Text

┄┄┄┄┄┄┄┄┄┄

Formaldehyde regulates S-adenosylmethionine biosynthesis and one-carbon metabolism

Article

Pham, Vanha N.; Bruemmer, Kevin J.; Toh, Joel D. W.; Ge, Eva J.; Tenney, Logan; Ward, Carl C.; Dingler, Felix A.; Millington, Christopher L.; Garcia-Prieto, Carlos A.; Pulos-Holmes, Mia C.; Ingolia, Nicholas T.; Pontel, Lucas B.; Esteller, Manel; Patel, Ketan J.; Nomura, Daniel K.; Chang, Christopher J.

University of California System; University of California Berkeley; University of California System; University of California Berkeley; University of California System; University of California Berkeley; University of Oxford; Institut de Recerca Contra la Leucemia Josep Carreras (IJC); Universitat Politecnica de Catalunya; Barcelona Supercomputer Center (BSC-CNS); Consejo Nacional de Investigaciones Cientificas y Tecnicas (CONICET); Max Planck Society; CIBER - Centro de Investigacion Biomedica en Red; CIBERONC; ICREA; University of Barcelona; University of North Carolina; University of North Carolina Charlotte

SCIENCE

0036-10823

10.1126/science.abp9201

2023-11-03

One-carbon metabolism is an essential branch of cellular metabolism that intersects with epigenetic regulation. In this work, we show how formaldehyde (FA), a one-carbon unit derived from both endogenous sources and environmental exposure, regulates one-carbon metabolism by inhibiting the biosynthesis of S-adenosylmethionine (SAM), the major methyl donor in cells. FA reacts with privileged, hyperreactive cysteine sites in the proteome, including Cys120 in S-adenosylmethionine synthase isoform type-1 (MAT1A). FA exposure inhibited MAT1A activity and decreased SAM production with MAT-isoform specificity. A genetic mouse model of chronic FA overload showed a decrease n SAM and in methylation on selected histones and genes. Epigenetic and transcriptional regulation of Mat1a and related genes function as compensatory mechanisms for FA-dependent SAM depletion, revealing a biochemical feedback cycle between FA and SAM one-carbon units.

┄┄┄┄┄┄┄┄┄┄

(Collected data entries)

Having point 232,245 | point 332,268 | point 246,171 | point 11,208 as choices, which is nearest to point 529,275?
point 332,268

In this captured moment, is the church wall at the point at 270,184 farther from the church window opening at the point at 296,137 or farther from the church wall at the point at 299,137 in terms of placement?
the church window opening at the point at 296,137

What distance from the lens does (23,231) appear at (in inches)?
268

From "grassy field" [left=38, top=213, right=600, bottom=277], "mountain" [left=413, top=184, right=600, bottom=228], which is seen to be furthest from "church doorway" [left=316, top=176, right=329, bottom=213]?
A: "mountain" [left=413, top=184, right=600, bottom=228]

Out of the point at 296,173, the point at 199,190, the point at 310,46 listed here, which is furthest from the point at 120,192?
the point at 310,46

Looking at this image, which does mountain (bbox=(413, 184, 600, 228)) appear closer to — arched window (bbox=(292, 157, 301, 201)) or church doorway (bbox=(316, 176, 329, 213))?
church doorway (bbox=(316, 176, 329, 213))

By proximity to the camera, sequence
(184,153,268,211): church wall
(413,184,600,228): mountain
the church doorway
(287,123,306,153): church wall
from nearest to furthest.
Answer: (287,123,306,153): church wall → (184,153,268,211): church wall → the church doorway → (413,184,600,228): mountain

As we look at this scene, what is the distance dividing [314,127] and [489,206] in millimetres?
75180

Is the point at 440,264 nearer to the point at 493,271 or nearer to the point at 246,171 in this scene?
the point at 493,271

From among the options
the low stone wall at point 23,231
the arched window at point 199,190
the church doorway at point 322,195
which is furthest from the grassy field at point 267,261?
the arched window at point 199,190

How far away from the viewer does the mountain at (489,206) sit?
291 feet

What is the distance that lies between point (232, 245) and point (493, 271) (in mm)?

┄┄┄┄┄┄┄┄┄┄

Tasks to perform
[a] In the formaldehyde article, which cysteine site in MAT1A is named as reacting with formaldehyde?
[b] Do these statements agree with the formaldehyde article? (i) SAM is the major methyl donor in cells. (ii) Formaldehyde exposure increased MAT1A activity. (iii) Formaldehyde comes only from environmental exposure.
[c] List every different institution in the formaldehyde article whose name begins with "University of".
The data above has nothing to do with the formaldehyde article.

Solutions in order
[a] Cys120

[b]
(i) Yes: "S-adenosylmethionine (SAM), the major methyl donor in cells"
(ii) No: "FA exposure inhibited MAT1A activity"
(iii) No: "derived from both endogenous sources and environmental exposure"

[c] University of California System; University of California Berkeley; University of Oxford; University of Barcelona; University of North Carolina; University of North Carolina Charlotte